Throughout the build-up to the Second Gulf War and right through it, Blair struck a rather different figure from his senior war ally, US President George W. Bush — never mind the nasty jibes that the two prayed together. He sought to sell the war to his country by appealing to history and the moral position. He appeared decidedly Churchillian as he sought to rally his people and his troops with stirring speeches on Britain’s place in the world, its responsibility to act upon urgent threats to world peace and order. It worked. His former foreign secretary, Robin Cook, remained a lonely figure as he tendered his resignation on the eve of the war, and other tantrum-prone members of government controlled the itch to quit. Only, now it turns out the threat may not have been as urgent as the Blair government led everyone to believe. Leaks are spouting everywhere that an intelligence dossier — the so-called “dodgy dossier” — was “sexed up”. That the quoted threat about Saddam Hussein being able to deploy chemical and biological weapons within 45 minutes was inserted at Downing Street, not MI6 headquarters.

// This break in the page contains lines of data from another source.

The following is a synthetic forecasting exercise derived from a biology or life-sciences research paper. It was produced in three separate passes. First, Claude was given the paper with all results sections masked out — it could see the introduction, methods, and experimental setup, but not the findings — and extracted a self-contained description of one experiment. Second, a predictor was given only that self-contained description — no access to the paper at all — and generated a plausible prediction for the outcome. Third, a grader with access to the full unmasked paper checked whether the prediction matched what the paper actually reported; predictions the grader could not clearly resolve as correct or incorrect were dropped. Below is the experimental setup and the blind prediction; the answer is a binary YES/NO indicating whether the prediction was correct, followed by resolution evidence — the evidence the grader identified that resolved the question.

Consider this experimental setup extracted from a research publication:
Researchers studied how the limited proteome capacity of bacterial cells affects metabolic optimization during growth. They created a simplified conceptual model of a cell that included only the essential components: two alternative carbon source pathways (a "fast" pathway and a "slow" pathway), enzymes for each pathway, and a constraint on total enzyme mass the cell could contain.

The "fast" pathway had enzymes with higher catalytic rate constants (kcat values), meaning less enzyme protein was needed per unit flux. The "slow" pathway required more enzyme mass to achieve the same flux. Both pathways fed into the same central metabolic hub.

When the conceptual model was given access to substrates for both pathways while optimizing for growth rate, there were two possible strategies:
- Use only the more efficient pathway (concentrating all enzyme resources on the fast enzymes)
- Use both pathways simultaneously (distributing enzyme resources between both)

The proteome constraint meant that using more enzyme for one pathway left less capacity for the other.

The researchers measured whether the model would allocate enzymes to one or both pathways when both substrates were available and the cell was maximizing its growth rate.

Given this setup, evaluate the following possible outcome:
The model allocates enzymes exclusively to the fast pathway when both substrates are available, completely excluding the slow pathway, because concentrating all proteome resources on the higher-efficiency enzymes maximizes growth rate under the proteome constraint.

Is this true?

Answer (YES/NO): YES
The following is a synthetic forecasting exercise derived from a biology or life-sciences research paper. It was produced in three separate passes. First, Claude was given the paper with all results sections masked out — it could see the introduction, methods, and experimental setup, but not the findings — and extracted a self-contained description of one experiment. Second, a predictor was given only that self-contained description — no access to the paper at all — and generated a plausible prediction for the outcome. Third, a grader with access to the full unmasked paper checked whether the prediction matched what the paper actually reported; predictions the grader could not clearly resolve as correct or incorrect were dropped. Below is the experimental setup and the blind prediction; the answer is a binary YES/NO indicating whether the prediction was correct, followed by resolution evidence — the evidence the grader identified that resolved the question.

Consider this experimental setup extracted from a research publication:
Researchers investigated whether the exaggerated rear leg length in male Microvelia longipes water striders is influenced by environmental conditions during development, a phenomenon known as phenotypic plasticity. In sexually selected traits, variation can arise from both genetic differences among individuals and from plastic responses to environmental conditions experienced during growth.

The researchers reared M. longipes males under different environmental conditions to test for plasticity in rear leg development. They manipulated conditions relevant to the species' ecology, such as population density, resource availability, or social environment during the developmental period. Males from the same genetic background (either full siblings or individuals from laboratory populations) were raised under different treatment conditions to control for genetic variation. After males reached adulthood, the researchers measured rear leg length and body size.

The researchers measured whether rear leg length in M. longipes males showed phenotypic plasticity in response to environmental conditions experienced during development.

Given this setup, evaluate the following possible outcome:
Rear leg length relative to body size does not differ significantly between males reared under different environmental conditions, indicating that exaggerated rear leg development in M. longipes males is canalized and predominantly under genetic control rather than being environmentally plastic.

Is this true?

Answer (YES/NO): YES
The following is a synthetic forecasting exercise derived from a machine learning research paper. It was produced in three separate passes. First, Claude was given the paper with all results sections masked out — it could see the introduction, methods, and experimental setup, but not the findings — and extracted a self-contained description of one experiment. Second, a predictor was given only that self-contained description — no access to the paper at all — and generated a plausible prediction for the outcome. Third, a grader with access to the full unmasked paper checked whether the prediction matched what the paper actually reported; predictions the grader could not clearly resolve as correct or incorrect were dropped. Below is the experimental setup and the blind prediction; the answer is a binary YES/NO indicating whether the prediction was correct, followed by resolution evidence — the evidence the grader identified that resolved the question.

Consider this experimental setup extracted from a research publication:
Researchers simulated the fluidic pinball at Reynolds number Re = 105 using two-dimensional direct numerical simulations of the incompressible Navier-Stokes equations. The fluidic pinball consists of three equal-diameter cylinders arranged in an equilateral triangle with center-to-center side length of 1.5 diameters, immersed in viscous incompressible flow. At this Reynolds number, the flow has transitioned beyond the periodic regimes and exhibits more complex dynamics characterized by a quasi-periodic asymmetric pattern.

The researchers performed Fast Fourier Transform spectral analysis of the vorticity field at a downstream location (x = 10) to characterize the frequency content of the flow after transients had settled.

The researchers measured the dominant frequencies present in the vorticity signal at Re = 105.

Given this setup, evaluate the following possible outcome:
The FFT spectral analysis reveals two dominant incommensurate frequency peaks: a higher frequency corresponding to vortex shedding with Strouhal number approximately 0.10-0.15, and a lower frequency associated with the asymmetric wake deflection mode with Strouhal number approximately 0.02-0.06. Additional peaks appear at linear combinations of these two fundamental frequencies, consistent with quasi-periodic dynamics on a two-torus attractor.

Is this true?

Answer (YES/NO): NO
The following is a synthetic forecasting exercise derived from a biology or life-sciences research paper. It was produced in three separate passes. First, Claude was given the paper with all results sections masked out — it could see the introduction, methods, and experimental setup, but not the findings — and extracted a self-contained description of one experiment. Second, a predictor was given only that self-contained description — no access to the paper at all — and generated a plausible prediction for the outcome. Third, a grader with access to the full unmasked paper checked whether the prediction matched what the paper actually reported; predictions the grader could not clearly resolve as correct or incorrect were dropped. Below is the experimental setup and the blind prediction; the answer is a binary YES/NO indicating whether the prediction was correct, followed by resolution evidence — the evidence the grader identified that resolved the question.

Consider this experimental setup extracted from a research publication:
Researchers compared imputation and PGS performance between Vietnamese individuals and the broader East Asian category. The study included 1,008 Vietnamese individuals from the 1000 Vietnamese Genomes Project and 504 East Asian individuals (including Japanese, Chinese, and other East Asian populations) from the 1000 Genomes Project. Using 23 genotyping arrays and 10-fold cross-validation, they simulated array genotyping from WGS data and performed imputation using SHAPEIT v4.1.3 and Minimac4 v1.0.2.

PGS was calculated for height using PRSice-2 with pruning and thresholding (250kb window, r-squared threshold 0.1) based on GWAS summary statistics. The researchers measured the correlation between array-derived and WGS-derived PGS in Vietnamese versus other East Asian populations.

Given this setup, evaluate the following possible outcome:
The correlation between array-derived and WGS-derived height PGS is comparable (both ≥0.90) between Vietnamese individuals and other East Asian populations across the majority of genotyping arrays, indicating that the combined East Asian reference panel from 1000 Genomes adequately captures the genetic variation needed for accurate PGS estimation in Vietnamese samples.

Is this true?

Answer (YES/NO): NO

Blair’s pre-eminence in British politics has always been predicated on his devotion to the Project, his distrust of ideological extremes and his allegiance to the longer-term demands of history. This invited trust in ample measure. But now as Saddam’s weapons of mass destruction remain ever more elusive, as charges of fabrication fly thick and fast, it’s not just Blair’s political survival that’s on the line. He probably will stay on as prime minister, there’s still no one else of his stature around. But his reputation as Britain’s moral custodian may be more difficult to rescue.